→ **TASK DETAILS**
Rewrite the entries below, changing each "grey wing" to "silver wing" and leaving everything else as it is.

→ **ENTRIES**
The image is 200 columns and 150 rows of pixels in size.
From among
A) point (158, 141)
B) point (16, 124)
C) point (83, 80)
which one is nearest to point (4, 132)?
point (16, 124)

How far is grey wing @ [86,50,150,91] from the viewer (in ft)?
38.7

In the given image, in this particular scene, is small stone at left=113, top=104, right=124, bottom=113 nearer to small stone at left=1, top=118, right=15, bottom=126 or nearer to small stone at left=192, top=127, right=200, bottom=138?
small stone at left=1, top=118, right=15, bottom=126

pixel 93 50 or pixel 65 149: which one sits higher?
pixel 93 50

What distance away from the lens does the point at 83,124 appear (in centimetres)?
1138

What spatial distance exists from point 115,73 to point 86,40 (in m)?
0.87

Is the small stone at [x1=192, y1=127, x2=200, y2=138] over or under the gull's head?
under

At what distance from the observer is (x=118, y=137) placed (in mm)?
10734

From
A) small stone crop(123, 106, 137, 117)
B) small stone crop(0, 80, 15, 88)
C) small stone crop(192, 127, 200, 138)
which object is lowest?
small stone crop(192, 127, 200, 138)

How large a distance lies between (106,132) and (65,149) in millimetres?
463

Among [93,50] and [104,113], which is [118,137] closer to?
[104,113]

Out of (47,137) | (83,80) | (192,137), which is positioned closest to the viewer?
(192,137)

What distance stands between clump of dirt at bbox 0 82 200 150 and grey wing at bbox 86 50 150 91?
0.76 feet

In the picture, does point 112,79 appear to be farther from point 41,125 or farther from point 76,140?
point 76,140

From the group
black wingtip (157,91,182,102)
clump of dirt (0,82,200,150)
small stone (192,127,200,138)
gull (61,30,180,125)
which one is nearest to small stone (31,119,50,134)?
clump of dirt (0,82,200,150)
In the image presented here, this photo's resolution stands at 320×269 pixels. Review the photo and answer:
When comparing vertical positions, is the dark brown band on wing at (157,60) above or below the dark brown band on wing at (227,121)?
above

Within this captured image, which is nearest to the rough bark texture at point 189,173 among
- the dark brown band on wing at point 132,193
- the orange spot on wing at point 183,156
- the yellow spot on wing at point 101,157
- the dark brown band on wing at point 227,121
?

→ **THE COMPLETED TASK**
The image is 200 columns and 150 rows of pixels in size.
From among
A) point (158, 141)
B) point (16, 124)
C) point (83, 80)
which one is nearest to point (4, 132)?
point (16, 124)

How far is silver wing @ [86,50,150,91] from the viewer (in ft)?
38.7

In the given image, in this particular scene, is small stone at left=113, top=104, right=124, bottom=113 nearer to small stone at left=1, top=118, right=15, bottom=126 or nearer to small stone at left=192, top=127, right=200, bottom=138?
small stone at left=1, top=118, right=15, bottom=126

pixel 93 50 or pixel 65 149: which one sits higher?
pixel 93 50

What distance away from the lens does the point at 83,124 appear (in centimetres)?
1138

What spatial distance exists from point 115,73 to point 86,40 (in m)?
0.87

Is the small stone at [x1=192, y1=127, x2=200, y2=138] over or under the gull's head?
under

At what distance from the observer is (x=118, y=137) placed (in mm)?
10734

From
A) small stone crop(123, 106, 137, 117)
B) small stone crop(0, 80, 15, 88)
C) small stone crop(192, 127, 200, 138)
which object is lowest?
small stone crop(192, 127, 200, 138)

How large a distance lies between (106,132) and (65,149) in millimetres?
463

Among [93,50] and [104,113], which is [118,137] closer to?
[104,113]

Out of (47,137) | (83,80) | (192,137), which is positioned closest to the viewer?
(192,137)

What distance stands between clump of dirt at bbox 0 82 200 150 and silver wing at bbox 86 50 150 91?
0.76 feet

In the picture, does point 112,79 appear to be farther from point 41,125 or farther from point 76,140?
point 76,140

From the group
black wingtip (157,91,182,102)
clump of dirt (0,82,200,150)
small stone (192,127,200,138)
gull (61,30,180,125)
which one is nearest to small stone (31,119,50,134)?
clump of dirt (0,82,200,150)
In the image presented here, this photo's resolution stands at 320×269 pixels. Review the photo and answer:
When comparing vertical positions, is the dark brown band on wing at (157,60) above or below the dark brown band on wing at (227,121)?
above

Within this captured image, which is nearest to the rough bark texture at point 189,173 among
- the dark brown band on wing at point 132,193
- the orange spot on wing at point 183,156
- the yellow spot on wing at point 101,157
- the dark brown band on wing at point 227,121
?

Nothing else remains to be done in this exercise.